I was actually about to start a thread on this topic, because I've been wondering about it for a while now (probably ever since I started attending our local library book group).
Having dealt with anxiety and depression since childhood, I have found that reading certain books about depressing circumstances just makes me more depressed and anxious. I'm fully aware that people do horrible things to other people, but why would I need to put all the horrendous details into my brain, especially when, as in the case of past wars, there's absolutely nothing that can be done about it?
A good many of the books that our group selects (by voting from a list of well reviewed current books selected by our moderator) seem to center around human misery. The vast majority of them, but not all, are set during WWII. These books are selected, I imagine, because they have won the most awards and critical praise.
So in reading a book like The Zookeeper's Wife, which so many people have praised, do most of the readers who loved this book just let the bad stuff kind of float by them, as they focus on the courage and grit of the protagonists? I had to be done with that book at the 9% mark, when it apparently wasn't enough that the Nazis were killing people, but not even the birds in the trees survived the strafing. And now that image is embedded in my brain and I can't delete it. Can most readers just let those images go and never return to them again in their minds?
Non-fiction, as another person said, I read to learn from.
For fiction, it depends on if there is hope at the end of the tunnel. It doesn't have to be some big happy turnaround in circumstance - I dislike unrealistic 'happiness.' But I don't like nihilism either - there has to be a spark of humanity, something that points to the idea that the human spirit is capable of rising above the swamp and misery is survivable.
On the other hand, I rarely read Second World War/Holocaust books now. I read enough non-fiction and fiction about it years ago. The reason I read it back then was that even in fiction, I was looking for a hint of how people can do that to other people. And the only thing I can come up with to this day is that there is no depth so low that a person cannot sink that far. And that to be silent is to be complicit and not to think myself above them in case I ever fall into a similar trap.

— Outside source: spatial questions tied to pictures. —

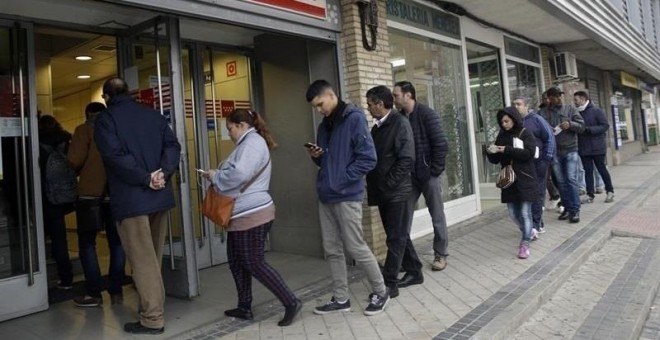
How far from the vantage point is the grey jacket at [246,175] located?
3648 mm

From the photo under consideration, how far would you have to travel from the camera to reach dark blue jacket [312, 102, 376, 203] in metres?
3.80

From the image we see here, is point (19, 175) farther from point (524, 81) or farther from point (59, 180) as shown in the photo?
point (524, 81)

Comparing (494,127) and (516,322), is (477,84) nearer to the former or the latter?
(494,127)

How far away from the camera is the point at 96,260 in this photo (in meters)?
4.61

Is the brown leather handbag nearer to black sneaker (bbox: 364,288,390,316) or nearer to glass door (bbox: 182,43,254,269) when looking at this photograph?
black sneaker (bbox: 364,288,390,316)

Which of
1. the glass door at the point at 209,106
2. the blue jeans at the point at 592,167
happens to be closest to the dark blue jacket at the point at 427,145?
the glass door at the point at 209,106

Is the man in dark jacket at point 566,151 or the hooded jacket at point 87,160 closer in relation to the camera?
the hooded jacket at point 87,160

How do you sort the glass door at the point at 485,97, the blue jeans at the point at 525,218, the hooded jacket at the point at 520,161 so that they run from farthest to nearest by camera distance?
1. the glass door at the point at 485,97
2. the blue jeans at the point at 525,218
3. the hooded jacket at the point at 520,161

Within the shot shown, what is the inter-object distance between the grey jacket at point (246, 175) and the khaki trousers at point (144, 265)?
2.02ft

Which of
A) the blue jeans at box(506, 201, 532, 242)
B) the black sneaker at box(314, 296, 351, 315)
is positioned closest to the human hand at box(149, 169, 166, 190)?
the black sneaker at box(314, 296, 351, 315)

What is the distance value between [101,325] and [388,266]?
235 centimetres

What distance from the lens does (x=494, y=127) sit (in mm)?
10219

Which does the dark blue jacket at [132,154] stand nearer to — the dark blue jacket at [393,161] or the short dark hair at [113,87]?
the short dark hair at [113,87]

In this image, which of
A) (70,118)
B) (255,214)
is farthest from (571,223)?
(70,118)
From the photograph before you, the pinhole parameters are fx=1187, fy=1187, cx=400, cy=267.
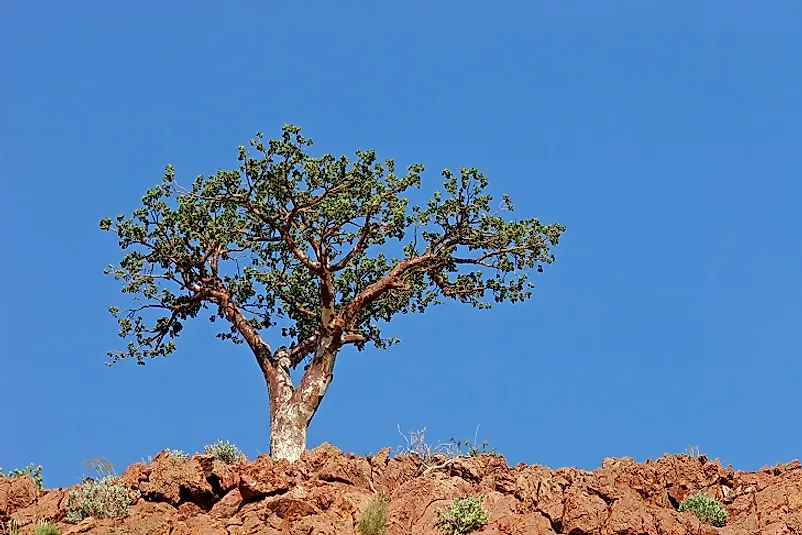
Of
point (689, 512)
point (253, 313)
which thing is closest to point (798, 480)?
point (689, 512)

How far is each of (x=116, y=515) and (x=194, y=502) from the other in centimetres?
141

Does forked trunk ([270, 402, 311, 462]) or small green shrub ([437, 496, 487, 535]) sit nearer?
small green shrub ([437, 496, 487, 535])

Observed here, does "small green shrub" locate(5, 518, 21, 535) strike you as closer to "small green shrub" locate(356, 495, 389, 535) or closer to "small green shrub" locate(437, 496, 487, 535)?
"small green shrub" locate(356, 495, 389, 535)

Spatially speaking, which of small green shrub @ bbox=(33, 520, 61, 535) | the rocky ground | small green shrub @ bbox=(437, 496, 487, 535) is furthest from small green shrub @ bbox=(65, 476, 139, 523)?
small green shrub @ bbox=(437, 496, 487, 535)

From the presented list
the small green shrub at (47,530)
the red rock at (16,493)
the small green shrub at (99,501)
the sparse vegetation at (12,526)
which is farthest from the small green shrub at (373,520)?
the red rock at (16,493)

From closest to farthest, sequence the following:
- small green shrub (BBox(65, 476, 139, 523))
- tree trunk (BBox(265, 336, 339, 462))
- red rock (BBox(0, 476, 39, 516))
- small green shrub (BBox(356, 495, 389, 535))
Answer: small green shrub (BBox(356, 495, 389, 535))
small green shrub (BBox(65, 476, 139, 523))
red rock (BBox(0, 476, 39, 516))
tree trunk (BBox(265, 336, 339, 462))

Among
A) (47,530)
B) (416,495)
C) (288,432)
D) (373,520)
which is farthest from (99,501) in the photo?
(288,432)

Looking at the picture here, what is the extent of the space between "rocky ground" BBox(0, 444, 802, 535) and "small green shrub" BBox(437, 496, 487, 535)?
18cm

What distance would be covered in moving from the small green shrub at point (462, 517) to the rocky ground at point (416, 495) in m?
0.18

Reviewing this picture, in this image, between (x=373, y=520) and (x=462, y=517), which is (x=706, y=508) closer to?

I am interested in drama. I do not consume fiction merely to feel good, though that sometimes is the result.
Mostly, I want to feel. Sometimes the emotion evoked will be positive, other times negative. Such is the art of fiction, be it a book (or a film or a song or a play or whatever).
There can be a lot of beauty in tragedy. Cormac McCarthy's The Road. The astonishing film Downfall, which I found draining to watch and plan to watch again for precisely that reason. The Rolling Stones' Gimme Shelter. Romeo and Juliet. Breaking Bad.
But today The Umbrellas of Cherbourg arrived in the mailbox from Netflix, so by no means do I require horror or tragedy to be entertained!
This question has come up a few times in my real life, and my answer is always that interesting things always have some kind of depressing element. You read about a plane crash and its survivors and what caused the crash -- that's interesting. I doubt it would be interesting to read about some people who got on a plane, the mechanics and pilot did checks on the aircraft, everything looked good, plane flew to its destination, plane landed without incident, and everyone got off.